# Frogs & Toads > Toads >  Toad Lifespans

## Logan

So we all know as toad keepers that toads are relatively long lived animals. Some times living up to fourty years. Now, I was wondering, can living in a small cage affect the lifespan? I've felt very bad since I moved my Lola into a 12x12x18 exo terra since I had to move to the third floor of an apartment. Good news is though, I've never seen her so active, so good at catching food, and such vibrant skin colors. She has also always been abot 2 and a half inches long, so the cage is still quite big for her.


Sent from my iPod touch using Tapatalk

----------


## Strider18

A small cage shouldn't affect lifespan as far as I know. But it seems that most toads and frogs live from 2-20+ years old! It is good that she is active and moving about. Do you know what kind of toad she is?

----------


## Logan

Lola is an anaxyrus americanus. She turns three on July 5th!

● Requirement
Please answer these from the toad lifespan thread:
(a) What size is the exo terra that Lola was moved into?
(b) What lifespan range does Strider18 give for most toads and frogs?
(c) What species is Lola?

● Source data
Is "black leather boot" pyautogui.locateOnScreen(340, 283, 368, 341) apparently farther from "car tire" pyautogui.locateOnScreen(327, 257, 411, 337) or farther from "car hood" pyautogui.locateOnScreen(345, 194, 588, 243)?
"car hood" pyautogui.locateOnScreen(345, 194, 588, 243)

● Task output
(a) 12x12x18
(b) 2-20+ years
(c) Anaxyrus americanus